Riskle dans etmek mümkün mü?
İş dünyasında risk kavramı içerik değiştirdi. Artık tablolar, finansal rakamlar ve öngörüler yeterli değil. Bugün ekrana: jeopolitik gerilimler, iklim kaynaklı arz şokları, yapay zekânın yarattığı hem fırsat hem maliyet dalgaları, siber saldırıların zincirleme etkileri gibi birbiriyle etkileşen kırılganlıklar yansıyor. Bu başlıkların ortak özelliği, tek tek yönetilememeleri.

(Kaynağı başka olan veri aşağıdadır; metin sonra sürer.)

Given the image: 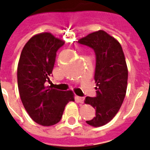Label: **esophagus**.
<instances>
[{
  "label": "esophagus",
  "mask_w": 150,
  "mask_h": 150,
  "mask_svg": "<svg viewBox=\"0 0 150 150\" xmlns=\"http://www.w3.org/2000/svg\"><path fill=\"white\" fill-rule=\"evenodd\" d=\"M84 100H85V98L78 97V96H76V100L78 103H83V102H84Z\"/></svg>",
  "instance_id": "34e87169"
}]
</instances>
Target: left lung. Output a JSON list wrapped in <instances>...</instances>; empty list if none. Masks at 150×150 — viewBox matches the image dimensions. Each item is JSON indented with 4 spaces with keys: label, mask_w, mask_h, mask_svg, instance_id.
<instances>
[{
    "label": "left lung",
    "mask_w": 150,
    "mask_h": 150,
    "mask_svg": "<svg viewBox=\"0 0 150 150\" xmlns=\"http://www.w3.org/2000/svg\"><path fill=\"white\" fill-rule=\"evenodd\" d=\"M78 42L92 48L96 54L97 96L86 97L85 103L96 110V116L86 123L100 127L115 117L123 103L127 89V64L121 44L104 30L89 33Z\"/></svg>",
    "instance_id": "8db88e82"
}]
</instances>
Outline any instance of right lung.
I'll return each instance as SVG.
<instances>
[{
	"label": "right lung",
	"mask_w": 150,
	"mask_h": 150,
	"mask_svg": "<svg viewBox=\"0 0 150 150\" xmlns=\"http://www.w3.org/2000/svg\"><path fill=\"white\" fill-rule=\"evenodd\" d=\"M64 44L50 33L34 35L23 48L18 62L17 85L23 105L29 117L44 126L58 123L65 105L74 101L72 90L45 86L50 82L57 51Z\"/></svg>",
	"instance_id": "right-lung-1"
}]
</instances>
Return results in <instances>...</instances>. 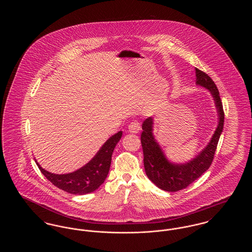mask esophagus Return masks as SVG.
Listing matches in <instances>:
<instances>
[{
    "label": "esophagus",
    "instance_id": "34e87169",
    "mask_svg": "<svg viewBox=\"0 0 252 252\" xmlns=\"http://www.w3.org/2000/svg\"><path fill=\"white\" fill-rule=\"evenodd\" d=\"M141 130V124L138 121H134L129 124L128 126V131L130 133H138Z\"/></svg>",
    "mask_w": 252,
    "mask_h": 252
}]
</instances>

Hepsi birbirini tetikliyor ve şirketleri yalnız ‘zararı azaltma’ refleksinin ötesine ‘dönüşerek ayakta kalma’ zorunluluğuna itiyor. Yönetim kurulları da soruyu değiştiriyor: ‘Bu riski nasıl bertaraf ederiz?’ değil, ‘Bu riskle nasıl değer üretiriz?’ Cevap, artık tek bir fonksiyonda değil strateji, kültür ve teknoloji kesişiminde saklı.
Korn Ferry’nin son değerlendirmeleri bu dönüşümü net tarif ediyor: Kurumsal risk eskisi gibi değil; karmaşık, akışkan ve öngörülemez. Bu yüzden şirketler, tıpkı bir maç planı gibi ‘risk playbook’ları (risk oyun planları) hazırlıyor. Gümrük tarifesinden enerji kesintisine, kritik tedarikçinin çöküşünden yapay zekâ kaynaklı veri sapmalarına kadar onlarca senaryo masada deneniyor. Amaç, kriz anında kahramanlık yapmak değil kriz gelmeden refleks kazanmak.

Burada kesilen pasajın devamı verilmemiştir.